Texto proporcionado:

Ya había escuchado hablar de Vonnegut en Nueva York pero no fue hasta mudarme a Chicago que me arrebaté con su lectura. Aunque anterior al embrujo como tal hubo un tanteo. Fue en Myopic Books, una librería de viejo en el mágico Wicker Park. Allí vi cómo cerca de la registradora se alineaban los títulos, muchas veces la misma obra en variadísimas y muy usadas ediciones. Leí varias páginas de Slaughterhouse Five de pie y todavía me arrepiento de no haberlo comprado pero acababa de mudarme y estaban el stress y la mujer y las cajas de libros. Salí raudo de la librería y frente a dos cervezas medité sobre el bombardeo en Dresden. Era el fin del verano. Años después, en esa misma barra durante un falso verano , yo recitaba Lezama Lima con Dino Bonao, que enamoraba a la bartender, pero dejen de salivar panas míos, que es otro cuento.
Ese invierno me encontró trabajando el turno calavera en un hotel cerca del lago. Mis obligaciones no merecen ser reseñadas pero para esta historia vale la pena decir que mi oficina queda en un sótano que da al basurero del hotel. Allí se reúnen los fumadores. Yo trato de evitarlos porque para mí el fumar es también el placer de la soledad y camino diez, quince pasos más allá, hacia la parte de la acera que varios homeless han hecho lugar y territorio. Por coincidencia no había ninguno ese día. Al prender un segundo con la colilla del otro, una grieta en el muro llamó mi atención. Habían allí varios libros, recuerdo que de autoayuda y una que otra noveleta policial y entonces el colmo: una edición de Breakfast of Champions.

Información mostrada:
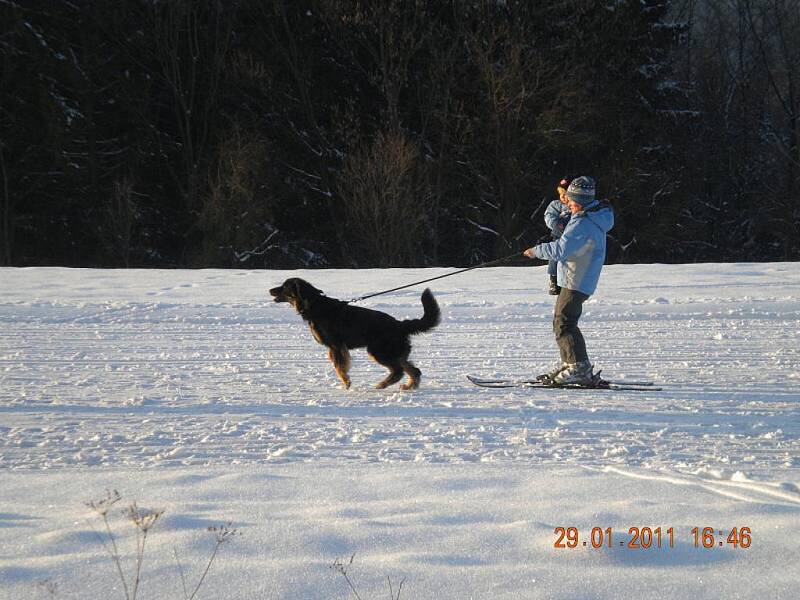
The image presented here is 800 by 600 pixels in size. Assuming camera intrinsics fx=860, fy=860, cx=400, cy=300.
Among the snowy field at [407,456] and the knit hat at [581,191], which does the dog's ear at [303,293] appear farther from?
the knit hat at [581,191]

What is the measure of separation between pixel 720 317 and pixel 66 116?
24.8 metres

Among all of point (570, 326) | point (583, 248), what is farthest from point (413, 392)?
point (583, 248)

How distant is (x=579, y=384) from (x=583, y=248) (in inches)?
45.8

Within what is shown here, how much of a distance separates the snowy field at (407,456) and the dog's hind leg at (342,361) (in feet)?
0.54

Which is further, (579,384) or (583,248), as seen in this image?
(579,384)

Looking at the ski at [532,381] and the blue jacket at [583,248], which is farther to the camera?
the ski at [532,381]

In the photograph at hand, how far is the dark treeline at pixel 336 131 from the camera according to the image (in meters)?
27.4

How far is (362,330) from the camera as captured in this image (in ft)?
25.5

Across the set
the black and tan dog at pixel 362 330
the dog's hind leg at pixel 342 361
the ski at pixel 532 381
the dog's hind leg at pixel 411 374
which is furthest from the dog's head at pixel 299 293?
the ski at pixel 532 381

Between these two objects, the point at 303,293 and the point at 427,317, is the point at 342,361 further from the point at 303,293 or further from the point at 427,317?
the point at 427,317

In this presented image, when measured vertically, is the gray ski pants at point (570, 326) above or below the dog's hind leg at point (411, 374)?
above
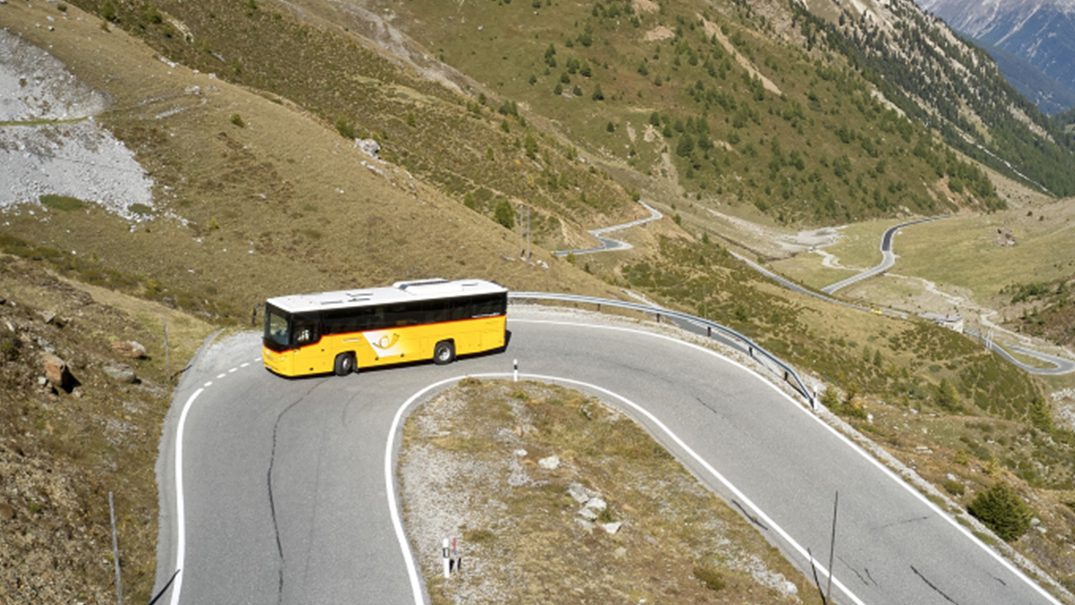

Consignas:
a) Según el texto sobre Vonnegut, ¿en qué librería de Wicker Park se leyeron de pie varias páginas de Slaughterhouse Five?
b) Prosigue el texto sobre Vonnegut a partir de su última oración.

Respuestas por consigna:
a) En Myopic Books, una librería de viejo.

b)
Más que nada, Breakfast trata sobre el desequilibrio. Dwayne es un tipo well to do, es decir con una gran parte económica de su vida resuelta. El cuadro no está completo: está la ausencia de lo familiar, ya que la esposa ha muerto y con el hijo, un pianista homosexual de cabaret, no mantiene relaciones. Del sexo se alivia con la asistente, la Srta. Pefko. Este hombre, que vive y se acepta como un fantasma, despierta un día a la idea de que es probable ser otro, de reinventarse, escapar de la pequeñez de lo cotidiano. El escapismo es un tema que me interesa bastante, por lo tanto, la lectura de Vonnegut me acerca a la nostalgia del universo Onetti en el plano metafísico y, en el plano de lo psicofísico, al laboratorio del actor de Loraine Ferrand, en donde se trabaja la tesis de que el imaginario despega desde la dilatación en búsqueda de la espectacularidad… y la espectacularidad deviene de pensarse extracotidiano. No excelso ni extravagante sino a contracorriente.
A partir de la lectura una novela de Kilgore Trout, Dwayne entiende que si hay un dios éste existe en él, en el hombre como lugar experimental de lo divino. Así, el Creador del Universo le comunica un gran secreto a Dwayne: eres el centro y todo satelita alrededor tuyo; los otros y las otras son robots.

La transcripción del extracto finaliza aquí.